_SOURCE DATA_:
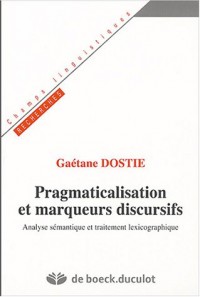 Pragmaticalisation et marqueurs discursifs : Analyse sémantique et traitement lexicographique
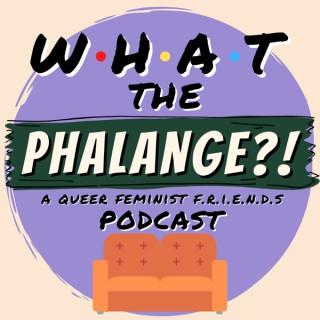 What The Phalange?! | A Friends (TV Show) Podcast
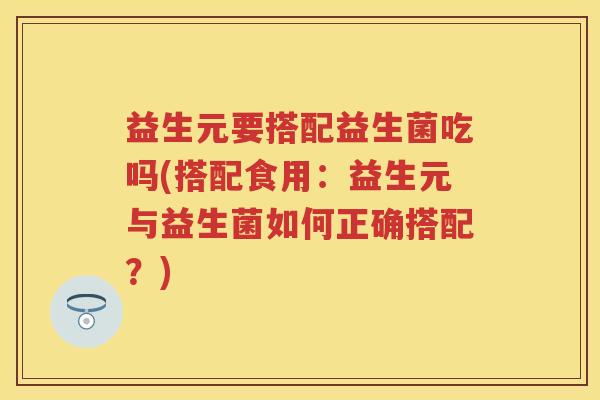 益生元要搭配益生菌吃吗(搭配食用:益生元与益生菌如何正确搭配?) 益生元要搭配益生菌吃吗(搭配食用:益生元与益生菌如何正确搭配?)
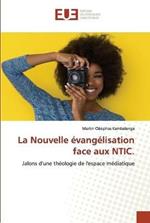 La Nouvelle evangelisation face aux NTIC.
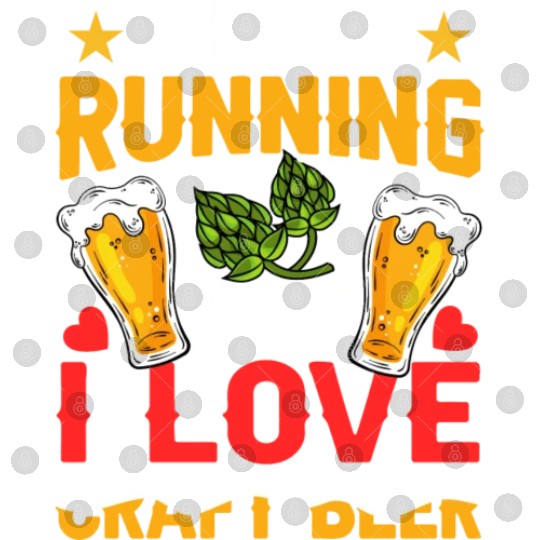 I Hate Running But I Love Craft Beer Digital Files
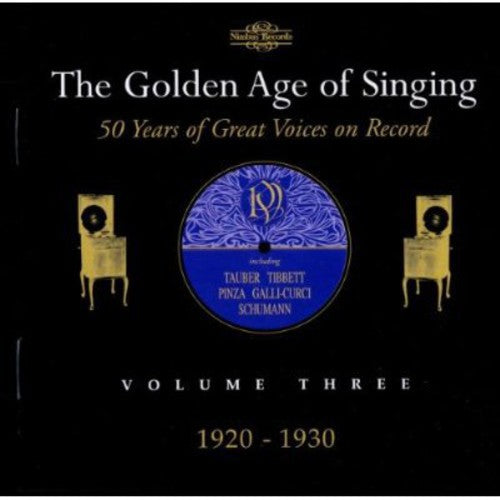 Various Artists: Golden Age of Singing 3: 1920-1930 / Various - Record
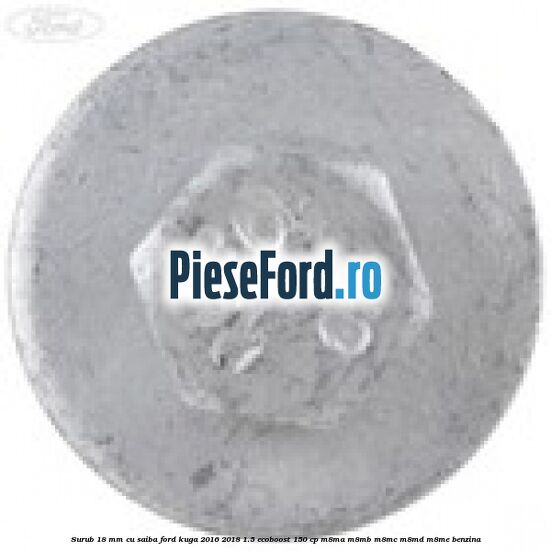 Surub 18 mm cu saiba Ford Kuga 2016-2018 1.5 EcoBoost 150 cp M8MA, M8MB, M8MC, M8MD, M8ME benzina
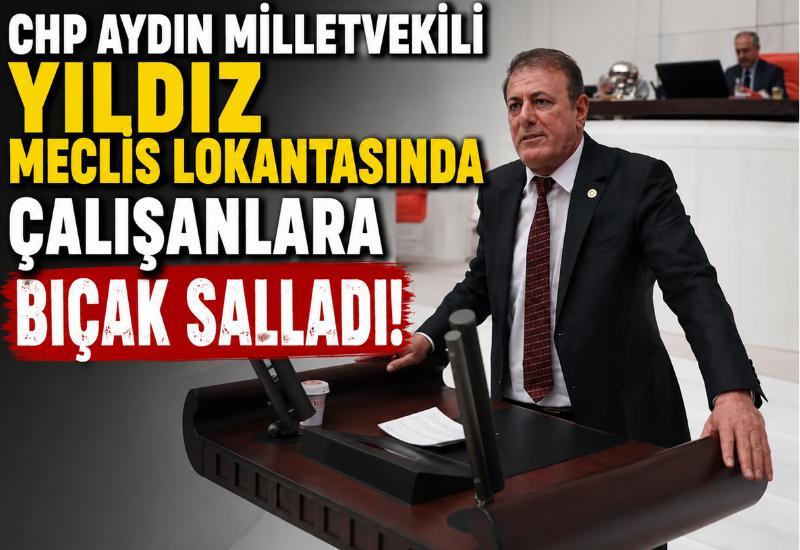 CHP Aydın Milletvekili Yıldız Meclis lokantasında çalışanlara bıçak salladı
...
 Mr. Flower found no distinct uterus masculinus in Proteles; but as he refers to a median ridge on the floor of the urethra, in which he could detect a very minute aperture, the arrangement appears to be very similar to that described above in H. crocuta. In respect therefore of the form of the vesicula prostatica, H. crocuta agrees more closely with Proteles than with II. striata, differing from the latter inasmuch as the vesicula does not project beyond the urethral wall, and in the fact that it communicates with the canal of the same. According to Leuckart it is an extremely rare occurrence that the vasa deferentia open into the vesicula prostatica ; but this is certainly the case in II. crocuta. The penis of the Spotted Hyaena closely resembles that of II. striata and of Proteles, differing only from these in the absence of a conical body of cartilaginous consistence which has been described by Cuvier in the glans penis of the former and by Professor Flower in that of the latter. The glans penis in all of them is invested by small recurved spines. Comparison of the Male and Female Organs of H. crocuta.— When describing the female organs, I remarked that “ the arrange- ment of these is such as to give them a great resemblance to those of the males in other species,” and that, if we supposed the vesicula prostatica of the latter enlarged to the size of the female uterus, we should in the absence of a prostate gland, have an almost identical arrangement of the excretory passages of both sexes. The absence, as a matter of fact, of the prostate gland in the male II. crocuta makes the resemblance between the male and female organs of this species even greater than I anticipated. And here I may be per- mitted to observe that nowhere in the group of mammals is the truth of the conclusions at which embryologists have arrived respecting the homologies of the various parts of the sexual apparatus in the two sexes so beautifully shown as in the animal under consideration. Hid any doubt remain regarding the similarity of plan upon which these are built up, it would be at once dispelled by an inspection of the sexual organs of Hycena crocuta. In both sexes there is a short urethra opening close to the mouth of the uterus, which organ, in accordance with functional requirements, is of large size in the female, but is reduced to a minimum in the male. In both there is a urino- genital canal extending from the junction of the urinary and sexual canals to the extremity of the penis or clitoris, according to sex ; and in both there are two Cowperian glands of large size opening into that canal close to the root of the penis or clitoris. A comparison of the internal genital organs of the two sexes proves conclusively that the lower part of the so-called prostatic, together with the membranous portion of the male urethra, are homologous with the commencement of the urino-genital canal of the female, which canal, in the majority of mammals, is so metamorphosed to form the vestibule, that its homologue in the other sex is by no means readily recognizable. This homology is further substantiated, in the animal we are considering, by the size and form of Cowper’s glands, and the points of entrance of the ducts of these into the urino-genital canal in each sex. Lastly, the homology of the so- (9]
...
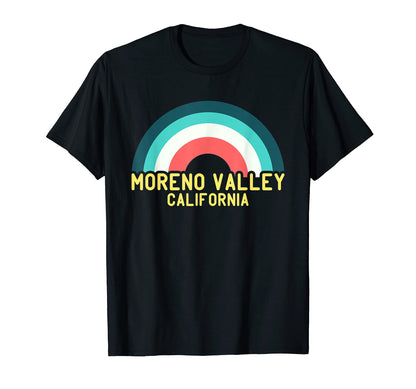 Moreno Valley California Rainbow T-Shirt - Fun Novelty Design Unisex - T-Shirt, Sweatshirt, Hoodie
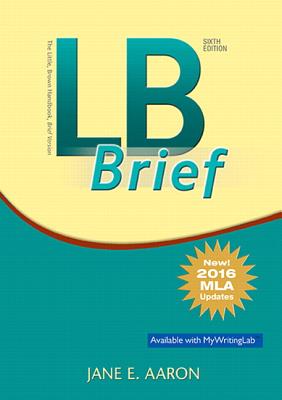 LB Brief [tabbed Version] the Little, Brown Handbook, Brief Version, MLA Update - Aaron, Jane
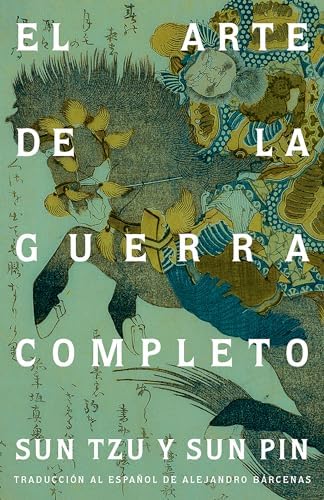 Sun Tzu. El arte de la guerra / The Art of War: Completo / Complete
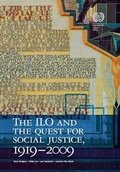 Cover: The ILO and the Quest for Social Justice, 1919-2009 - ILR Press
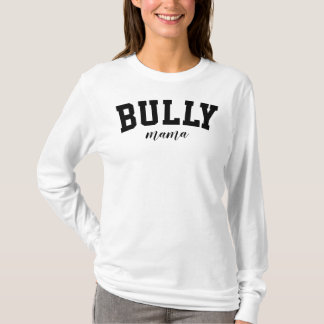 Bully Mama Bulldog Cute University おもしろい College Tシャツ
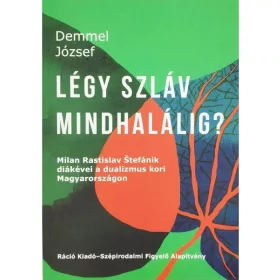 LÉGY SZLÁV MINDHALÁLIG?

_WHAT YOU NEED TO DO_: Please recast the records as a numbered list, starting with the line that contains "Moreno Valley California" and going on through the line that contains "LÉGY SZLÁV MINDHALÁLIG?". Leave out the pictures and any blank lines.

_REPLY TO THE EXERCISE_:
1.  Moreno Valley California Rainbow T-Shirt - Fun Novelty Design Unisex - T-Shirt, Sweatshirt, Hoodie
2.  LB Brief [tabbed Version] the Little, Brown Handbook, Brief Version, MLA Update - Aaron, Jane
3.  Sun Tzu. El arte de la guerra / The Art of War: Completo / Complete
4.  Cover: The ILO and the Quest for Social Justice, 1919-2009 - ILR Press
5.  Bully Mama Bulldog Cute University おもしろい College Tシャツ
6.  LÉGY SZLÁV MINDHALÁLIG?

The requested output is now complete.